WHAT THIS EXERCISE ASKS
(a) Decide whether each statement below agrees with the nearest-neighbor search description, answering yes or no and quoting the words from the description that settle it: (i) The VA-File approach rests on uniform scalar quantization of feature vectors. (ii) The VA-File approach scales poorly as the dimensionality of the data-set grows. (iii) The K-means clustering algorithm is virtually identical to the Generalized Lloyd Algorithm.
(b) According to the nearest-neighbor search description, who are the researchers?
(c) Write a continuation of the nearest-neighbor search description, starting after its final sentence.

EXACT SEARCH FOR NEAREST NEIGHBORS BY ADAPTIVE CLUSTER DISTANCE BOUNDING

Researchers: Sharadh Ramaswamy, Prof. Kenneth Rose

Description: Substantial activity was devoted this year to the problem of exact nearest-neighbor search in high-dimensional spaces. The Vector Approximation File (VA-File) approach is in fact based on uniform scalar quantization of feature vectors, and is a powerful technique that scales well with size and dimensionality of the data-set. Since feature vectors often exhibit correlations and dependencies across dimensions, one should expect a search technique based on vector quantization to achieve performance gains. Building on our earlier findings that clustering-based search methods are inherently advantageous as the overall framework within which one incorporates compression-based search techniques, and noting that the K-means clustering algorithm is virtually identical to the Generalized Lloyd Algorithm from vector quantization, we designed an indexing technique that competes with VA-File by accurately identifying and retrieving only the necessary clusters.

DATASET EXTRACT
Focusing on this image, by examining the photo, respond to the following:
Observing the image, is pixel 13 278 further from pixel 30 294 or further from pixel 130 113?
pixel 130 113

ANSWERS TO THE PROBLEMS
(a)
(i) Yes: "The Vector Approximation File (VA-File) approach is in fact based on uniform scalar quantization of feature vectors"
(ii) No: "scales well with size and dimensionality of the data-set"
(iii) Yes: "the K-means clustering algorithm is virtually identical to the Generalized Lloyd Algorithm from vector quantization"

(b) Sharadh Ramaswamy and Prof. Kenneth Rose.

(c)
Fig 1: Vector Approximation (VA) -File

 

The Hyperplane Bound: Central to this index is adaptive bounding of the query-cluster distances. We investigated the effectiveness of known distance bounding methods - namely those based on bounding hyper-rectangles, rotated bounding hyper-rectangles and bounding hyperspheres. This led to and motivated our development of a new and superior bounding technqiue that is based on distance projections onto separating hyperplanes between clusters. We evaluated the performance of our search index over two high-dimensional data-sets and compared it with the known techniques. The data-sets used in our investigation consisted of Gabor feature vectors extracted from aerial photographs (AERIAL - 275,000 elements) and bio-molecular images (BIO-RETINA - 208,000 elements) obtained from the ongoing research work at the Center for Bio-image Informatics, UCSB.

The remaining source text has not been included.